No clue where you read that I was citing developers, when I obviously spoke about personal and community experiences.
Yeah I know that WoW DEVs had some internal preference shift and suddenly a hard-on for ground travel. Doesn't automatically make them right, even if it is "their game" to do with as they please.
BTW: pretty much all discussions in forums like these is from a personal player PoV, so if you are not interested in that, maybe you should refrain from participating? I'm not aware of any game DEV that would be posting here and giving you "officially sanctioned" preferences.
Which is why I did both.
In absolute terms: yes, restricting players (not just in regards to travel) gives any game DEV more freedom in his design and presentation. When I can fly in Icecrown right away, I can see the big Citadel from the start.
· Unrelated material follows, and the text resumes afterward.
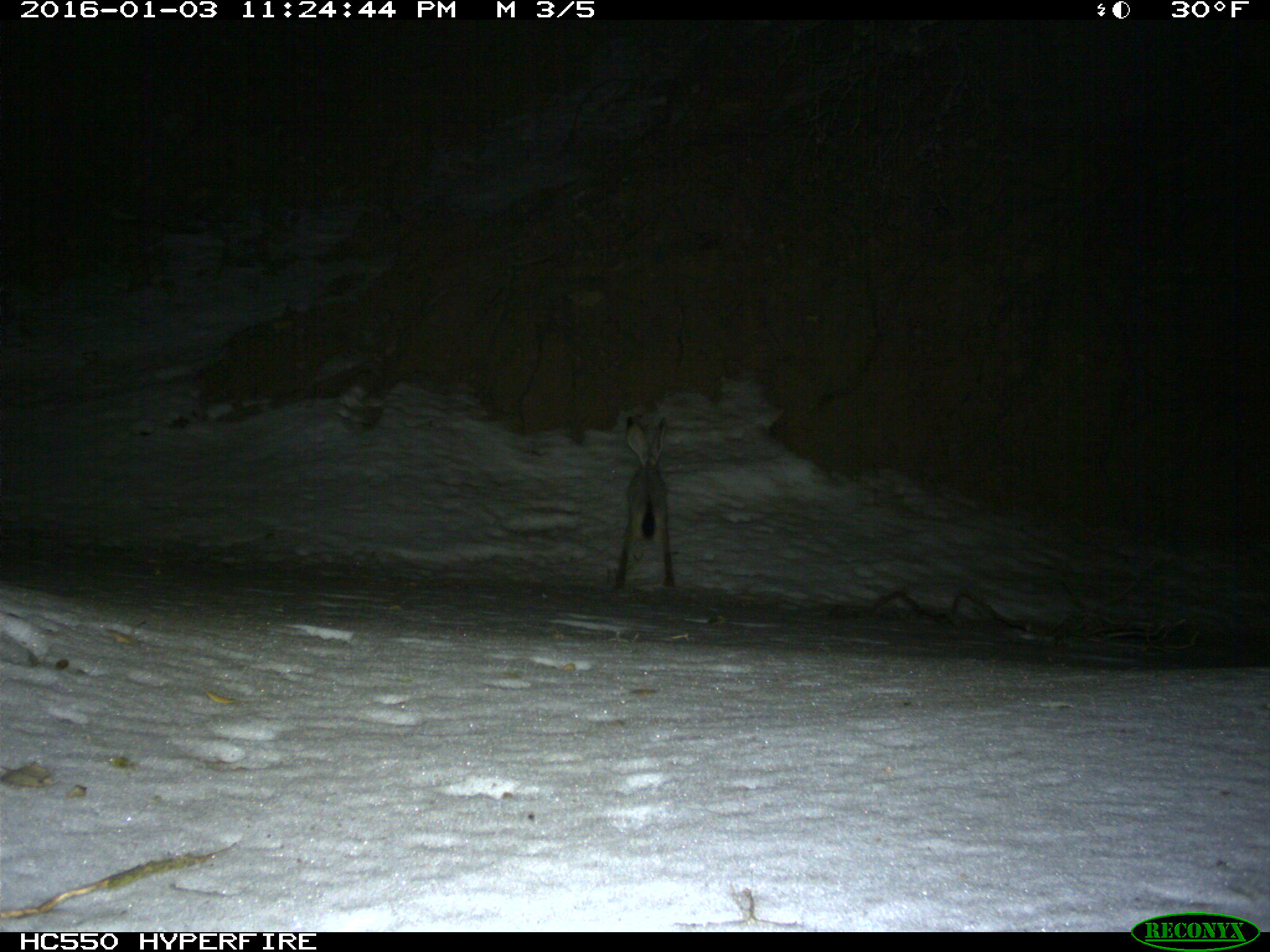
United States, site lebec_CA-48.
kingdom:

When I can't, the DEV can carve a story loaded path, winding through the zone to guide me on an adventure.
That is one reason why I felt (hint: subjective terms inc) that Cataclysm leveling fell flat. Because there was no guidance, just a methodic processing of quests.
However, there is also the opposite side of the coin, which would be needless restrictions just for the sake of timesink and tedium:
Not being able to ride in Eureka served no story driven purpose at all. They just wanted us to take longer.
Not being able to fly once you explored the zone and did the story in WoW, when all that is left is repeatable world quests you already did before did never serve any purpose whatsoever. Except again: timesink.
Don't even get me started on the hypocrisy of the whistle. DEVs harping on and on about "immersion" yet somehow some instant bird-teleport whistle is more immersive than my bird that can fly in 80% of the world suddenly not being able to fly in the remaining 20% especially when the whistle calls the same damn bird?!
Give me a break. The motives here were clearly not gameplay or immersion related, I don't care what the DEVs spout as their public excuse.